* **ACTIVITY**
Would it be possible to output exactly, and only, the lines below from the one holding "Don't Ride Dirty icon" to the last line, both included, with every picture left out?

* **Entries taken from a collection**
━━━━━━━━━━━━━━━━━━━━━━━━━━━━━━

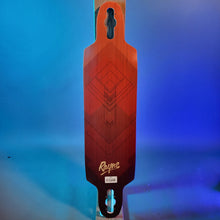 Load image into Gallery viewer, Rayne - 2021 Crush 39 (Firm)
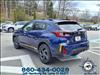2024 Subaru Crosstrek SPORT CVT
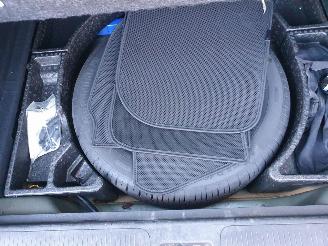 Opel Astra SPORTS TOURER+ 1.6 CDTI Innovation picture 24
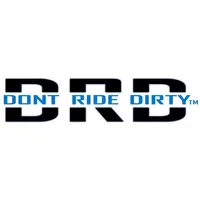 Don't Ride Dirty icon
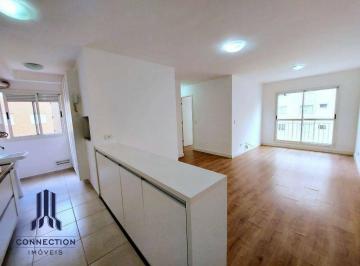 40cfd5bdf00dcdc9718fbf22b7e21eff98f7d4fe · Apartamento com 2 dormitórios à venda, 72 m² por R$ 700.000,00 - Portão - Curitiba/PR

━━━━━━━━━━━━━━━━━━━━━━━━━━━━━━

* **THE COMPLETED TASK**
 Don't Ride Dirty icon
 40cfd5bdf00dcdc9718fbf22b7e21eff98f7d4fe · Apartamento com 2 dormitórios à venda, 72 m² por R$ 700.000,00 - Portão - Curitiba/PR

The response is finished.